- _Aim of the task_: Quote every one of the lines below word for word, keeping each character unchanged.

- _Stored data_:

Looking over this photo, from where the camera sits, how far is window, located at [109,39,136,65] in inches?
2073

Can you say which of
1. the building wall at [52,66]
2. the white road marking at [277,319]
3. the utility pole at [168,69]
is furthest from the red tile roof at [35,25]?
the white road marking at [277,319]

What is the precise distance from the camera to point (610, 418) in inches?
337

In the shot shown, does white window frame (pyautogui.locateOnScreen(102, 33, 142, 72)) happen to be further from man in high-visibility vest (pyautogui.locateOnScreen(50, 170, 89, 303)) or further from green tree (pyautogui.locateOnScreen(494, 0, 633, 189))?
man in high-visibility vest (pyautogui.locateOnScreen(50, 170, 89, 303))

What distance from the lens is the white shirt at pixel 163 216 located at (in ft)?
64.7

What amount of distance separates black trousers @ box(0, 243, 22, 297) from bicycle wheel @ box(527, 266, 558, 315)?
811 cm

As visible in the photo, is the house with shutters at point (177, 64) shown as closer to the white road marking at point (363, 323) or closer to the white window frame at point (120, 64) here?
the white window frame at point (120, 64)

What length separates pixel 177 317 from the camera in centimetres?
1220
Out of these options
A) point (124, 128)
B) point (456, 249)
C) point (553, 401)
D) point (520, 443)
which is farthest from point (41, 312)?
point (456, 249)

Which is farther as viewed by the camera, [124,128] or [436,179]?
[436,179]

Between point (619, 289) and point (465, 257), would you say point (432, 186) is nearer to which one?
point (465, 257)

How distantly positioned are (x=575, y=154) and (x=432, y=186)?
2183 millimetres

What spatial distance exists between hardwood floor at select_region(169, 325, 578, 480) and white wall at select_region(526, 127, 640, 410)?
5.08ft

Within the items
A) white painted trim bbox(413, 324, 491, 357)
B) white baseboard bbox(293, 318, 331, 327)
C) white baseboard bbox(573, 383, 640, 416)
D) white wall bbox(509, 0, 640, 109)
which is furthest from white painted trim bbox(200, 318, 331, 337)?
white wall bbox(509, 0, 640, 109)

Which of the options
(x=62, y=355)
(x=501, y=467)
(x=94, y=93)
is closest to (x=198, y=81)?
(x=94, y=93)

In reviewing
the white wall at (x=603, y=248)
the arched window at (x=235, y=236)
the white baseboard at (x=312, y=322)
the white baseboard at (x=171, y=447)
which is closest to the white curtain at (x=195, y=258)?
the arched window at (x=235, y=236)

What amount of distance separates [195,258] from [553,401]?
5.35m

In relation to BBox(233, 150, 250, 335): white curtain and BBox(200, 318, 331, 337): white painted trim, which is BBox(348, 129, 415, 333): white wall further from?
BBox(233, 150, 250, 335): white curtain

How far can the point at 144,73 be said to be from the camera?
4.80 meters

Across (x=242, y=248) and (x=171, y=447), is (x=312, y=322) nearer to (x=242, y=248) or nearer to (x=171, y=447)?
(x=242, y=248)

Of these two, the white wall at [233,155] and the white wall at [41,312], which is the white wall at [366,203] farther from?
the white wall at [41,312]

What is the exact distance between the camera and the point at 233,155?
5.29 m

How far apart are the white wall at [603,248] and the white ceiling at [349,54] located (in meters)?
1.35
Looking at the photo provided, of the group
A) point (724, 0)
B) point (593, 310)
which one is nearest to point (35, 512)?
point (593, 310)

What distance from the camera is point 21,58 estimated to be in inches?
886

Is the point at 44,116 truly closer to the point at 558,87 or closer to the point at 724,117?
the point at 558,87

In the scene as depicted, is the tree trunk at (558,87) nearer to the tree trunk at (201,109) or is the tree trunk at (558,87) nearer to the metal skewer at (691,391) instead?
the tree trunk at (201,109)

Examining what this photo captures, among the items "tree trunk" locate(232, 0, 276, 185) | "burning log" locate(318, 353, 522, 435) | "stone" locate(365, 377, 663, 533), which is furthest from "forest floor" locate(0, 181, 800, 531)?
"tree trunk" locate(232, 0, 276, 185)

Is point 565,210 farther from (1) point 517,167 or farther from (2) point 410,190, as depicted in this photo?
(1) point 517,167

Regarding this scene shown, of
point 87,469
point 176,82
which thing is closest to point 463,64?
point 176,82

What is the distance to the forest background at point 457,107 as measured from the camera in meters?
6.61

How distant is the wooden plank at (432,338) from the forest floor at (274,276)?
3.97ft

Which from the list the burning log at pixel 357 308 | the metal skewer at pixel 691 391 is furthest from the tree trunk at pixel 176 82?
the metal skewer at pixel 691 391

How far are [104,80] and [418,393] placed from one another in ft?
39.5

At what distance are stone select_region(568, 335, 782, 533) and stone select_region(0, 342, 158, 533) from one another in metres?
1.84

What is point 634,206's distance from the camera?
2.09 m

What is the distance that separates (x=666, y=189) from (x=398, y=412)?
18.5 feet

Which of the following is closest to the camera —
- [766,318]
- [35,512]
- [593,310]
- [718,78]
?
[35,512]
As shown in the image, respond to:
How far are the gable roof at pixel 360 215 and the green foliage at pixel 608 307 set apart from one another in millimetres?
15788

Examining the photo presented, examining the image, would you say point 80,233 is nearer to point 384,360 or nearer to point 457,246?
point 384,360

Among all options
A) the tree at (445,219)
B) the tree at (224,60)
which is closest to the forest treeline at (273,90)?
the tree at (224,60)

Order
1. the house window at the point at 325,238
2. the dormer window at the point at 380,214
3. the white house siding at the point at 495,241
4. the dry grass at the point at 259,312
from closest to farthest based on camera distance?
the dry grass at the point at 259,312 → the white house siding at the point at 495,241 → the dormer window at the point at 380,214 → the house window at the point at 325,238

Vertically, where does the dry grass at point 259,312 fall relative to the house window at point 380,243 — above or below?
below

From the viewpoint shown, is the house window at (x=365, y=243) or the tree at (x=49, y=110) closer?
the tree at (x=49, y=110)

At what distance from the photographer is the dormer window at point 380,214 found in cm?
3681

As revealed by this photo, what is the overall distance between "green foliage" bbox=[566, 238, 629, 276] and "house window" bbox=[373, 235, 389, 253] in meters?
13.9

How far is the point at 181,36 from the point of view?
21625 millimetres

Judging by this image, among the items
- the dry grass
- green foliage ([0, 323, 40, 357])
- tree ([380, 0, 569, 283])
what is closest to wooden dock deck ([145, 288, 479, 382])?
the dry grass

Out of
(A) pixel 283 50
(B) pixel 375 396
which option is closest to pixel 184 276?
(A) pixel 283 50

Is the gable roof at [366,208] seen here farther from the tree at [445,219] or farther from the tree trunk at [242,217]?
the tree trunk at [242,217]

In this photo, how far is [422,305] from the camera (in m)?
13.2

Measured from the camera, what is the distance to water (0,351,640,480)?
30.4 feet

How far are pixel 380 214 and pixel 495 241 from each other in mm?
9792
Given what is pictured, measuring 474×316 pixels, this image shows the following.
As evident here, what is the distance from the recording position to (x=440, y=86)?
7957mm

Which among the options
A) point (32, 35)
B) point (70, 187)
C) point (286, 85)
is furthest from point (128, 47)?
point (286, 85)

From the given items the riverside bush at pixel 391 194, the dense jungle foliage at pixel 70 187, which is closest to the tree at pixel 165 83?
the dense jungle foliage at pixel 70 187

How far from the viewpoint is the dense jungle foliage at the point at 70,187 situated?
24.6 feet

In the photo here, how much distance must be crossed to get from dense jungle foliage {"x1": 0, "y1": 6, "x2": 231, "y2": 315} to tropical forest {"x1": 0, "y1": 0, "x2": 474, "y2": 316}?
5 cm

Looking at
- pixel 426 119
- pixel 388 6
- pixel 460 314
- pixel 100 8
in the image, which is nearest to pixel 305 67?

- _Complete answer_:
Looking over this photo, from where the camera sits, how far is window, located at [109,39,136,65] in inches?
2073

Can you say which of
1. the building wall at [52,66]
2. the white road marking at [277,319]
3. the utility pole at [168,69]
is furthest from the red tile roof at [35,25]?
the white road marking at [277,319]

What is the precise distance from the camera to point (610, 418) in inches?
337

In the shot shown, does white window frame (pyautogui.locateOnScreen(102, 33, 142, 72)) happen to be further from man in high-visibility vest (pyautogui.locateOnScreen(50, 170, 89, 303)) or further from green tree (pyautogui.locateOnScreen(494, 0, 633, 189))?
man in high-visibility vest (pyautogui.locateOnScreen(50, 170, 89, 303))

What distance from the lens is the white shirt at pixel 163 216 located at (in ft)?
64.7

What amount of distance separates black trousers @ box(0, 243, 22, 297) from bicycle wheel @ box(527, 266, 558, 315)?
811 cm

As visible in the photo, is the house with shutters at point (177, 64) shown as closer to the white road marking at point (363, 323) or closer to the white window frame at point (120, 64) here?
the white window frame at point (120, 64)

What length separates pixel 177 317 from the camera in centimetres?
1220
Out of these options
A) point (124, 128)
B) point (456, 249)
C) point (553, 401)
D) point (520, 443)
which is farthest from point (41, 312)?
point (456, 249)

Which is farther as viewed by the camera, [124,128] or [436,179]?
[436,179]

Between point (619, 289) and point (465, 257), would you say point (432, 186) is nearer to which one?
point (465, 257)

How distantly positioned are (x=575, y=154) and (x=432, y=186)?
2183 millimetres

What spatial distance exists between hardwood floor at select_region(169, 325, 578, 480) and white wall at select_region(526, 127, 640, 410)?
5.08ft

Within the items
A) white painted trim bbox(413, 324, 491, 357)
B) white baseboard bbox(293, 318, 331, 327)
C) white baseboard bbox(573, 383, 640, 416)
D) white wall bbox(509, 0, 640, 109)
which is furthest from white painted trim bbox(200, 318, 331, 337)?
white wall bbox(509, 0, 640, 109)

Which of the options
(x=62, y=355)
(x=501, y=467)
(x=94, y=93)
is closest to (x=198, y=81)?
(x=94, y=93)

In reviewing
the white wall at (x=603, y=248)
the arched window at (x=235, y=236)
the white baseboard at (x=312, y=322)
the white baseboard at (x=171, y=447)
which is closest to the white curtain at (x=195, y=258)?
the arched window at (x=235, y=236)

What amount of distance separates [195,258] from [553,401]?
5.35m

In relation to BBox(233, 150, 250, 335): white curtain and BBox(200, 318, 331, 337): white painted trim, which is BBox(348, 129, 415, 333): white wall further from?
BBox(233, 150, 250, 335): white curtain

How far can the point at 144,73 be said to be from the camera?
4.80 meters

Across (x=242, y=248) and (x=171, y=447), is (x=312, y=322) nearer to (x=242, y=248) or nearer to (x=171, y=447)?
(x=242, y=248)

Of these two, the white wall at [233,155] and the white wall at [41,312], which is the white wall at [366,203] farther from?
the white wall at [41,312]

What is the exact distance between the camera and the point at 233,155?
5.29 m

How far apart are the white wall at [603,248] and the white ceiling at [349,54] located (in meters)?
1.35
Looking at the photo provided, of the group
A) point (724, 0)
B) point (593, 310)
which one is nearest to point (35, 512)?
point (593, 310)

What distance from the camera is point 21,58 estimated to be in inches?
886

Is the point at 44,116 truly closer to the point at 558,87 or closer to the point at 724,117?
the point at 558,87

In the scene as depicted, is the tree trunk at (558,87) nearer to the tree trunk at (201,109) or is the tree trunk at (558,87) nearer to the metal skewer at (691,391) instead?
the tree trunk at (201,109)

Examining what this photo captures, among the items "tree trunk" locate(232, 0, 276, 185) | "burning log" locate(318, 353, 522, 435) | "stone" locate(365, 377, 663, 533), which is furthest from "forest floor" locate(0, 181, 800, 531)?
"tree trunk" locate(232, 0, 276, 185)

Is point 565,210 farther from (1) point 517,167 or farther from (2) point 410,190, as depicted in this photo?
(1) point 517,167

Regarding this scene shown, of
point 87,469
point 176,82
which thing is closest to point 463,64?
point 176,82

What is the distance to the forest background at point 457,107 as measured from the camera in meters?
6.61

How distant is the wooden plank at (432,338) from the forest floor at (274,276)?
3.97ft

Which from the list the burning log at pixel 357 308 | the metal skewer at pixel 691 391 is furthest from the tree trunk at pixel 176 82?
the metal skewer at pixel 691 391

How far are [104,80] and [418,393] placed from one another in ft?
39.5

At what distance are stone select_region(568, 335, 782, 533) and stone select_region(0, 342, 158, 533) from one another in metres?
1.84

What is point 634,206's distance from the camera?
2.09 m

What is the distance that separates (x=666, y=189) from (x=398, y=412)?
18.5 feet

Which of the following is closest to the camera —
- [766,318]
- [35,512]
- [593,310]
- [718,78]
?
[35,512]
As shown in the image, respond to:
How far are the gable roof at pixel 360 215 and the green foliage at pixel 608 307 set apart from one another in millimetres?
15788

Examining the photo presented, examining the image, would you say point 80,233 is nearer to point 384,360 or nearer to point 457,246?
point 384,360

Among all options
A) the tree at (445,219)
B) the tree at (224,60)
which is closest to the forest treeline at (273,90)?
the tree at (224,60)

Order
1. the house window at the point at 325,238
2. the dormer window at the point at 380,214
3. the white house siding at the point at 495,241
4. the dry grass at the point at 259,312
from closest to farthest based on camera distance?
the dry grass at the point at 259,312 → the white house siding at the point at 495,241 → the dormer window at the point at 380,214 → the house window at the point at 325,238

Vertically, where does the dry grass at point 259,312 fall relative to the house window at point 380,243 — above or below?
below

From the viewpoint shown, is the house window at (x=365, y=243) or the tree at (x=49, y=110) closer?
the tree at (x=49, y=110)

At what distance from the photographer is the dormer window at point 380,214 found in cm?
3681

As revealed by this photo, what is the overall distance between "green foliage" bbox=[566, 238, 629, 276] and "house window" bbox=[373, 235, 389, 253] in meters?
13.9

How far is the point at 181,36 from the point of view?
21625 millimetres

Judging by this image, among the items
- the dry grass
- green foliage ([0, 323, 40, 357])
- tree ([380, 0, 569, 283])
what is closest to wooden dock deck ([145, 288, 479, 382])?
the dry grass

Out of
(A) pixel 283 50
(B) pixel 375 396
which option is closest to pixel 184 276?
(A) pixel 283 50

Is the gable roof at [366,208] seen here farther from the tree at [445,219] or farther from the tree trunk at [242,217]?
the tree trunk at [242,217]

In this photo, how far is [422,305] from the camera (in m)?
13.2

Measured from the camera, what is the distance to water (0,351,640,480)?
30.4 feet

How far are pixel 380 214 and pixel 495 241 from each other in mm?
9792
Given what is pictured, measuring 474×316 pixels, this image shows the following.
As evident here, what is the distance from the recording position to (x=440, y=86)?
7957mm

Which among the options
A) point (32, 35)
B) point (70, 187)
C) point (286, 85)
is furthest from point (128, 47)?
point (286, 85)

From the given items the riverside bush at pixel 391 194, the dense jungle foliage at pixel 70 187, which is closest to the tree at pixel 165 83?
the dense jungle foliage at pixel 70 187

How far from the viewpoint is the dense jungle foliage at the point at 70,187 situated?
24.6 feet

In the photo here, how much distance must be crossed to get from dense jungle foliage {"x1": 0, "y1": 6, "x2": 231, "y2": 315} to tropical forest {"x1": 0, "y1": 0, "x2": 474, "y2": 316}?
5 cm

Looking at
- pixel 426 119
- pixel 388 6
- pixel 460 314
- pixel 100 8
in the image, which is nearest to pixel 305 67?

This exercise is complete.